Friday, 10 April 2015

Found duplicate PV: using /dev/... not /dev/...

When you mix software RAID1 (md) and LVM, in some situations you can get this message:

Found duplicate PV: using /dev/sdb1 not /dev/md0 ...

and the LVM doesn't assemble. The exact device names may differ, of course. But how does this happen?

What happened that at some point vgscan was run and read partition(s) that were later made into RAID1 members and saw a Physical Volume (PV) UUID on it. Since the PV UUID of a RAID1 array is identical to the PV UUID of the members, you get duplicate(s).

RAID1 members are usually not candidates for PVs, as vgscan  normally excludes such devices from consideration. However there is a cache: /etc/lvm/cache/.cache which may contain outdated entries. In the example above it contained an entry for /dev/sdb1 which should have been filtered out by virtue of being in a RAID array. The solution is simple: just run vgscan again to update the cache. But you may have a problem if the device is needed for booting up. If the root devices is on a different partition or you have a rescue DVD you might be able to mount the root filesystem containing /etc read-write and refresh the cache.

Some articles suggest editing the lvm.conf file to specify a filter to exclude the RAID1 members. Try refreshing the cache first before you resort to this as it should just work.

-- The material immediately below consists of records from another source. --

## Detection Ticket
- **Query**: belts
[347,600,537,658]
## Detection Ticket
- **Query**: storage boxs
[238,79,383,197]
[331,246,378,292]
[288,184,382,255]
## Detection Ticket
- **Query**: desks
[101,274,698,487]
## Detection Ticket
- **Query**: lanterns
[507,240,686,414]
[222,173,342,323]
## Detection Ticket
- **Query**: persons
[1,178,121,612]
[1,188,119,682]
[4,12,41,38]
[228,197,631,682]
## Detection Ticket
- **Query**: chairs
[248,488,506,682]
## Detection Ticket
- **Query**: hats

This problem occurred in the context of converting in-situ a filesystem on a single disk to reside in a RAID1.

Thursday, 9 April 2015

Converting single disk to RAID1 in-situ

You have this Linux system that doesn't use RAID. You start to worry about the loss of files (from the last backup; you do backups, right?) and downtime should the disk fail. Maybe it is a good idea to have RAID. But how to retrofit RAID1 without a lot of downtime backing up, reformatting the disks and restoring the data?

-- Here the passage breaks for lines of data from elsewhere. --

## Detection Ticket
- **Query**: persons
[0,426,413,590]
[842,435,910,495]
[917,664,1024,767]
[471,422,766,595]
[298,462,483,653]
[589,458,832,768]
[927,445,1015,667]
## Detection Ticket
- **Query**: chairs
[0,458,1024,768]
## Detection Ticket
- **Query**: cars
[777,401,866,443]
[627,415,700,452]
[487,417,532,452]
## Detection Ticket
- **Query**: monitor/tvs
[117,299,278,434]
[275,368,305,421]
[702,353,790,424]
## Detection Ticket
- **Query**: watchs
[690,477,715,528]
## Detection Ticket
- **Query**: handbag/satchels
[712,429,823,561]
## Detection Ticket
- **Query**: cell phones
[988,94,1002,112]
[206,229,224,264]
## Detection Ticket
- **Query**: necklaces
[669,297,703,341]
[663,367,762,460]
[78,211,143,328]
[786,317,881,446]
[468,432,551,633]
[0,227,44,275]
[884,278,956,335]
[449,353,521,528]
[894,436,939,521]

I suspected there might be a way to start off with a degraded RAID1 array on the second, new disk, copy the partitions on the old disk onto it, change the type of the old disk to RAID element, add it to the array and let it resync. Sure enough it can be done, and François Marier has blogged it. In fact he goes further and shows how to reinstall the boot loader. I didn't have to do this because my partition is /home. The critical tip is the use of the keyword missing to create the degraded array without issues.

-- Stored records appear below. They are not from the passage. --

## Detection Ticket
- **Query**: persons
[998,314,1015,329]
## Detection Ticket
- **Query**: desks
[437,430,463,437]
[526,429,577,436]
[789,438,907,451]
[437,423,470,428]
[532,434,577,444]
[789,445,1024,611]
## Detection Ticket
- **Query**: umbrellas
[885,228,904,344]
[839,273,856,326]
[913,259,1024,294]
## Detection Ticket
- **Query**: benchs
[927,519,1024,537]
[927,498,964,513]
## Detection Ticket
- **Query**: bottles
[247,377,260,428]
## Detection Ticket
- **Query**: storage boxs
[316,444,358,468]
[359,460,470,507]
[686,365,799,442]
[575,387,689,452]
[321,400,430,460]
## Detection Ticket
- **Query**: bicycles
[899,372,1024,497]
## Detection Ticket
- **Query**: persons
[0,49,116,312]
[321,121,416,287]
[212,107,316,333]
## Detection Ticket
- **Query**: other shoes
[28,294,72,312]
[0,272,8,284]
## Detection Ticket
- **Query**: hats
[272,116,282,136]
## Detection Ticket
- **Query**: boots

In my case the decision to go RAID1 was done after a failed disk caused loss of files. It was not a wise decision by the system builder to not use RAID1 in the first place.

I've varied the procedure a little. Instead of putting ext4 directly on the RAID partition, I put a logical volume on it, and then created an ext4 partition inside that. This allows me to migrate the content to a larger disk if expansion is needed in future, using logical volume operations, with little downtime.

There's one thing you should do if you decide to use logical volumes on the RAID. After you have assembled the RAID array, run vgscan. This will reinitialise the cache in /etc/lvm/cache/.cache. Otherwise it will contain entries for the components of the array and cause failure to assemble later on with a mysterious (to me at first) duplicate PV error because it thinks the array components are candidates for volumes. LVM is normally configured to ignore components of RAID arrays but only if the cache is up to date. See here for more details.

A couple of caveats: On other Linux systems mdadm.conf may be in /etc, not /etc/mdadm. Also the mdadm --detail --scan command to get the mdadm.conf line will contain a spares=1 directive if run while the array is resyncing. Remove it, or you will have problems next boot.

Saturday, 17 January 2015

ssh hangs at SSH2_MSG_KEX_DH_GEX_GROUP trying to connect to servers behind Cisco firewall

Today I was unable to ssh to some CentOS servers behind a Cisco firewall. I was connected using AnyConnect. When I ran ssh with -v, it showed me that it stopped at expecting SSH2_MSG_KEX_DH_GEX_GROUP.

A search on the Internet turned up this article: Natty Narwhal: Problems connecting to servers behind (Cisco) firewalls using ssh. Shortening the Cipher and MAC list as suggested solved the problem. Apparently due to overflowing some packet size limit somewhere. I'll leave it to the experts to work out what it is about Cisco and ssh.